* Problem description
Omit the pictures and output every entry below exactly as written.

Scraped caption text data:
-.-.-
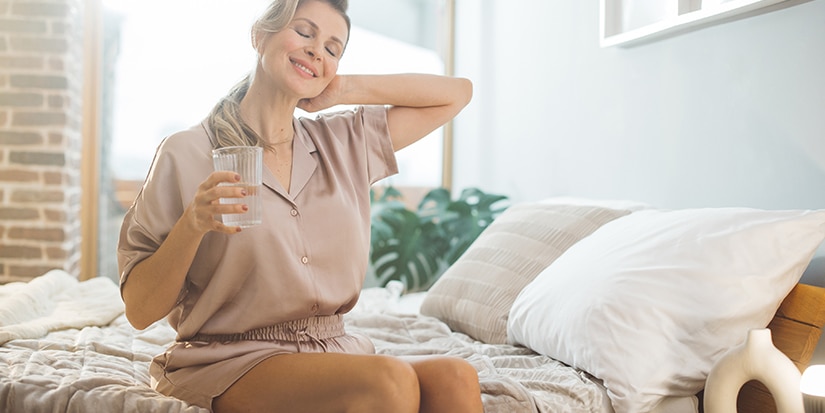 Woman enjoying a calm morning while holding a glass of water, representing wellness and balanced lifestyle at Essential Health Bozeman NC.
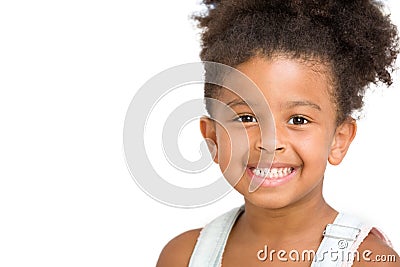 Cute preschool girl smiling in front of white background, copy Stock Photo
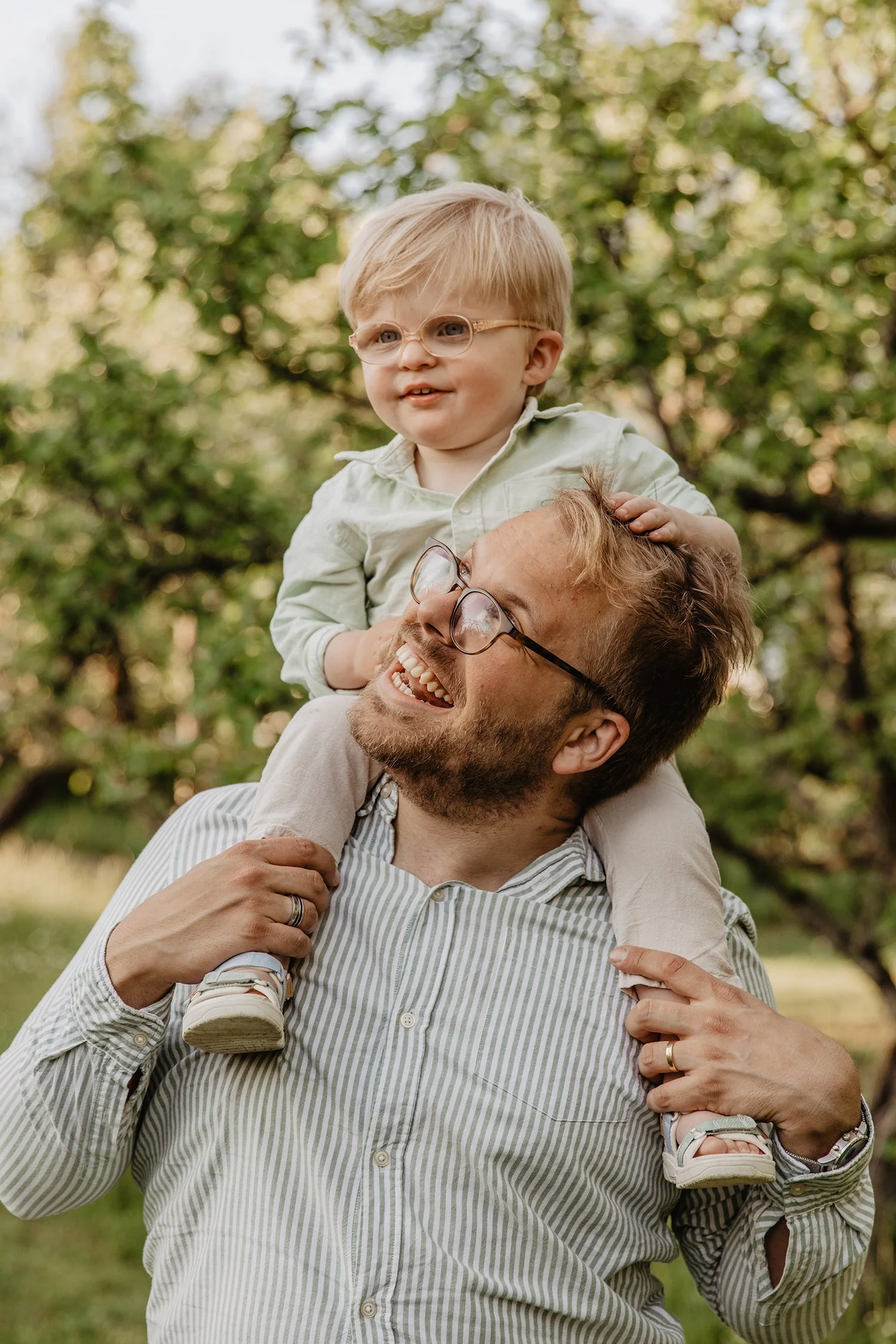 En vuxen man bär en liten barn på sina axlar utomhus, båda är glada och skrattar, med gröna träd i bakgrunden.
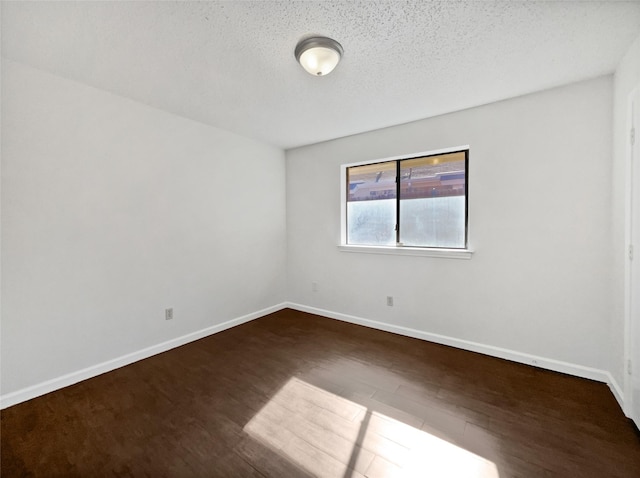 empty room featuring baseboards, a textured ceiling, and dark wood finished floors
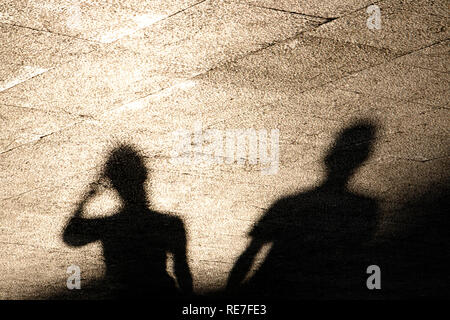 Unscharfe Reflexion Schatten von zwei Leuten auf Sommer glänzende sonnigen Bürgersteig in sepia schwarz und weiß Stockfoto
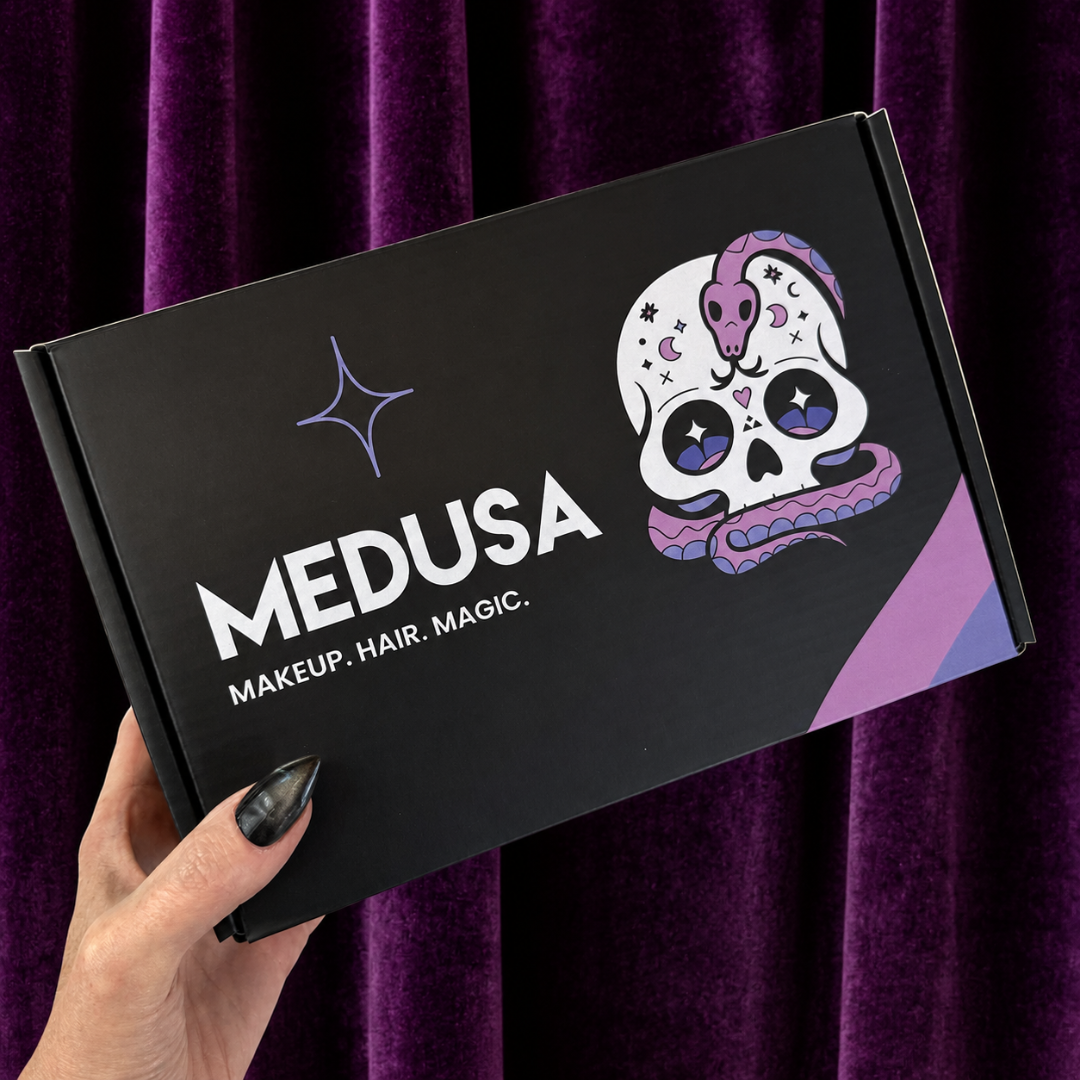 A hand with black nail polish holds a black Medusa makeup, hair, and magic box against a purple velvet curtain background. The box features a white sugar skull illustration with purple and blue details and the brand name 'MEDUSA' in white.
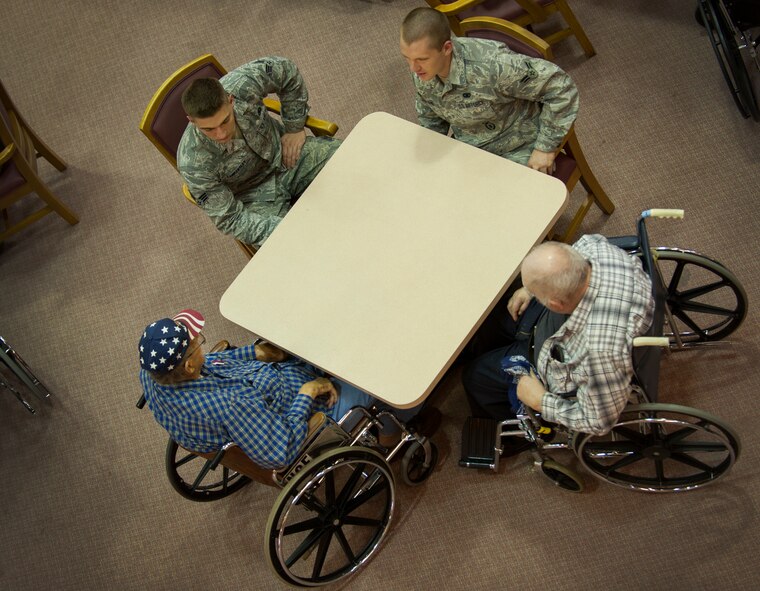 Airmen from the 791st Missile Security Forces Squadron volunteer group Friends of Veterans visit with veterans at Trinity Homes in Minot, N.D., May 3, 2014. The volunteer group bridges the gap between the military of yesterday and the military of today. (U.S. Air Force photo/Airman 1st Class Apryl Hall)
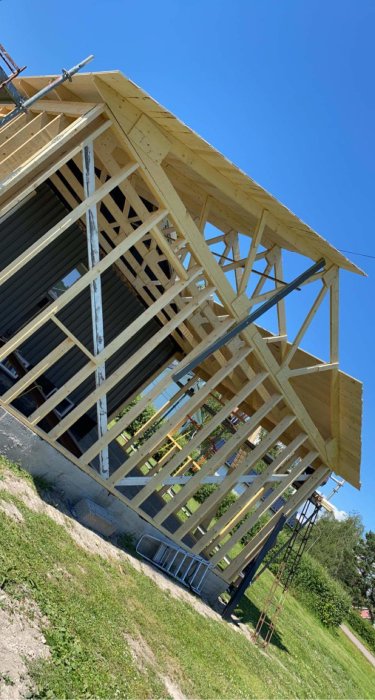 En stomme till en byggnad under konstruktion med synlig råspont och takstomme mot klarblå himmel.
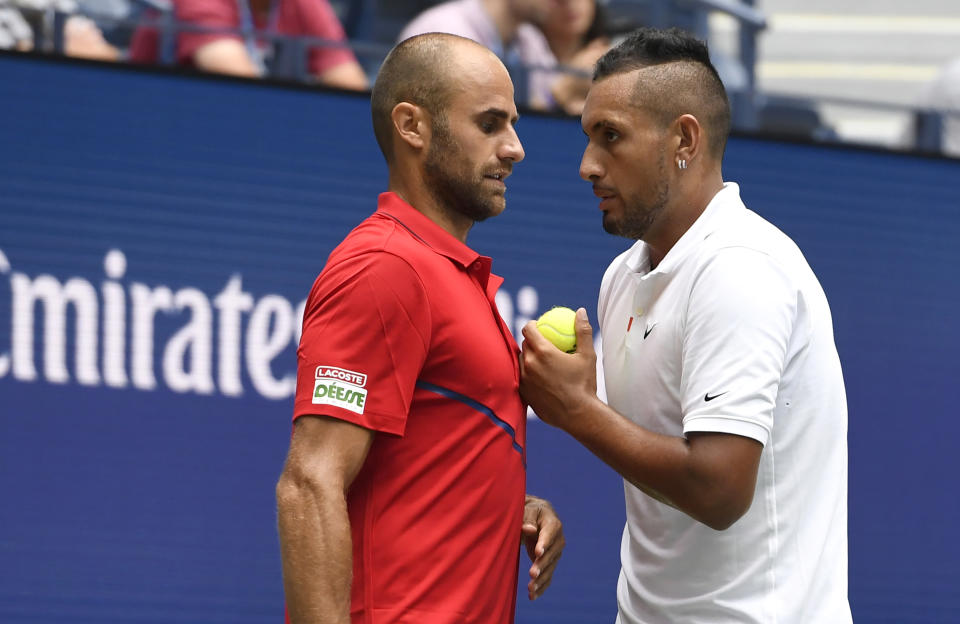 Nick Kyrgios, of Australia, right, talks with doubles partner Marius Copil, of Romania, during a first round match against Ken Skupski, of the United Kingdom, and Marcus Daniell, of New Zealand, during the US Open tennis championships Friday, Aug. 30, 2019, in New York. (AP Photo/Sarah Stier)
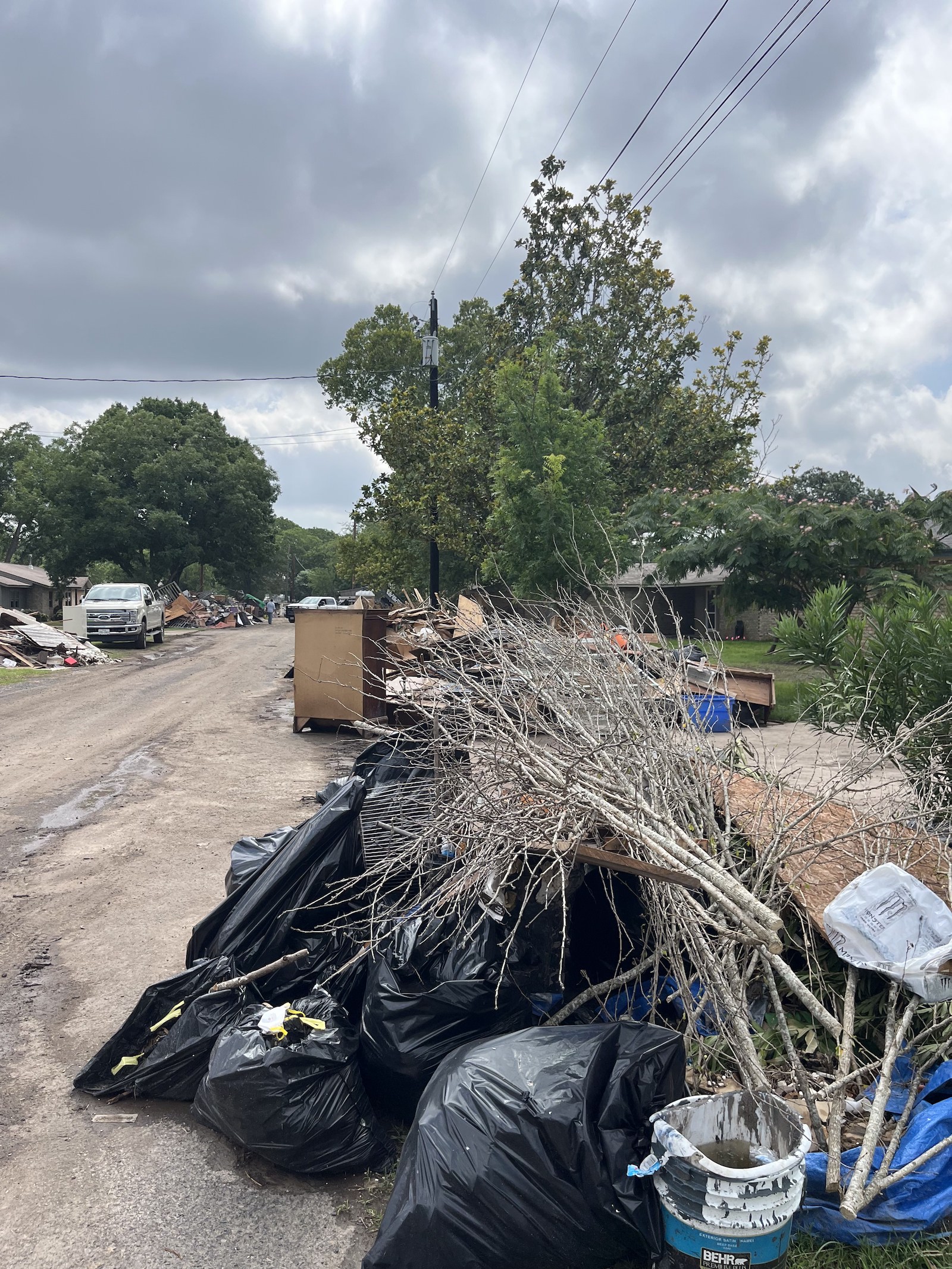 A pile of garbage bags by the side of a flood-damaged street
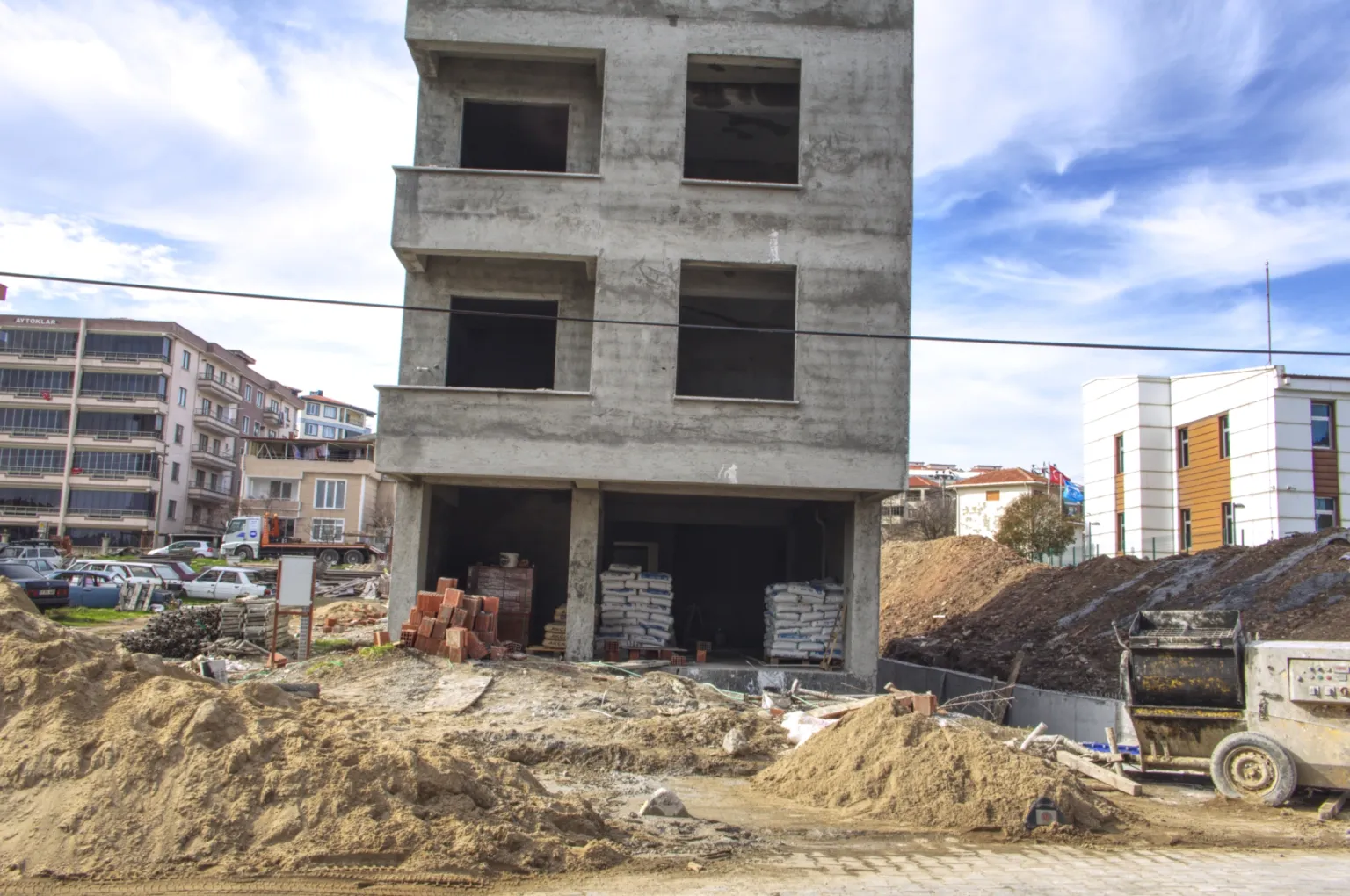 Small House projesinin zemin katındaki geniş açıklıkları, üst katlardaki pencere boşluklarını ve şantiye malzemelerini gösteren cephe fotoğrafı.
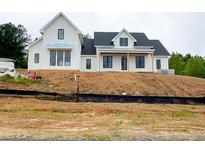 Elegant two-story home featuring a modern farmhouse design and a covered porch entry at 933 Mount Carmel Church Ln, Canton, GA 30114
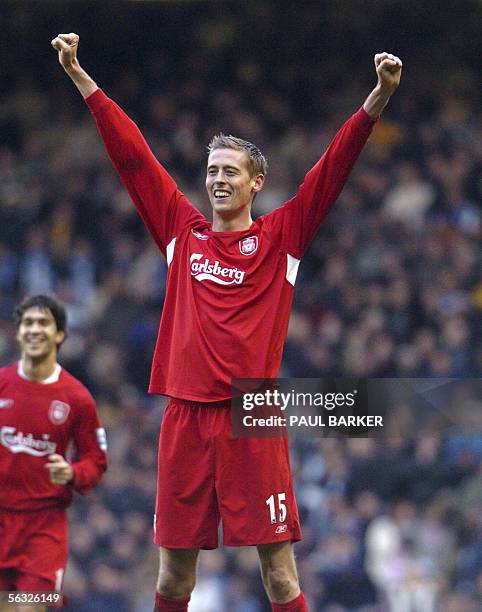 Liverpool, United Kingdom: Liverpool's Peter Crouch celebrates after soring his first goal for Liverpool against Wigan at Anfield, in Liverpool, 03...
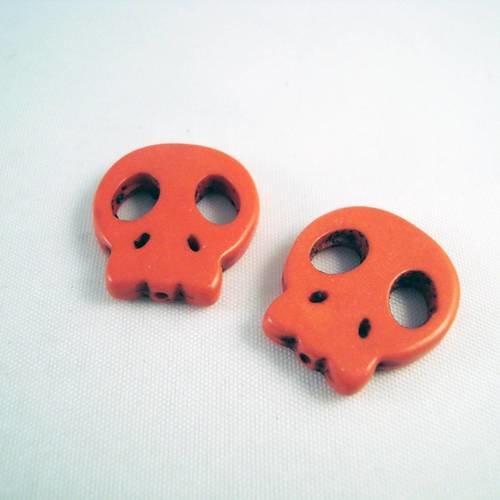 Deux perles howlite tête de mort oranges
-.-.-
* Response below
 Woman enjoying a calm morning while holding a glass of water, representing wellness and balanced lifestyle at Essential Health Bozeman NC.
 Cute preschool girl smiling in front of white background, copy Stock Photo
 En vuxen man bär en liten barn på sina axlar utomhus, båda är glada och skrattar, med gröna träd i bakgrunden.
 empty room featuring baseboards, a textured ceiling, and dark wood finished floors
 Unscharfe Reflexion Schatten von zwei Leuten auf Sommer glänzende sonnigen Bürgersteig in sepia schwarz und weiß Stockfoto
 A hand with black nail polish holds a black Medusa makeup, hair, and magic box against a purple velvet curtain background. The box features a white sugar skull illustration with purple and blue details and the brand name 'MEDUSA' in white.
 Airmen from the 791st Missile Security Forces Squadron volunteer group Friends of Veterans visit with veterans at Trinity Homes in Minot, N.D., May 3, 2014. The volunteer group bridges the gap between the military of yesterday and the military of today. (U.S. Air Force photo/Airman 1st Class Apryl Hall)
 En stomme till en byggnad under konstruktion med synlig råspont och takstomme mot klarblå himmel.
 Nick Kyrgios, of Australia, right, talks with doubles partner Marius Copil, of Romania, during a first round match against Ken Skupski, of the United Kingdom, and Marcus Daniell, of New Zealand, during the US Open tennis championships Friday, Aug. 30, 2019, in New York. (AP Photo/Sarah Stier)
 A pile of garbage bags by the side of a flood-damaged street
 Small House projesinin zemin katındaki geniş açıklıkları, üst katlardaki pencere boşluklarını ve şantiye malzemelerini gösteren cephe fotoğrafı.
 Elegant two-story home featuring a modern farmhouse design and a covered porch entry at 933 Mount Carmel Church Ln, Canton, GA 30114
 Liverpool, United Kingdom: Liverpool's Peter Crouch celebrates after soring his first goal for Liverpool against Wigan at Anfield, in Liverpool, 03...
 Deux perles howlite tête de mort oranges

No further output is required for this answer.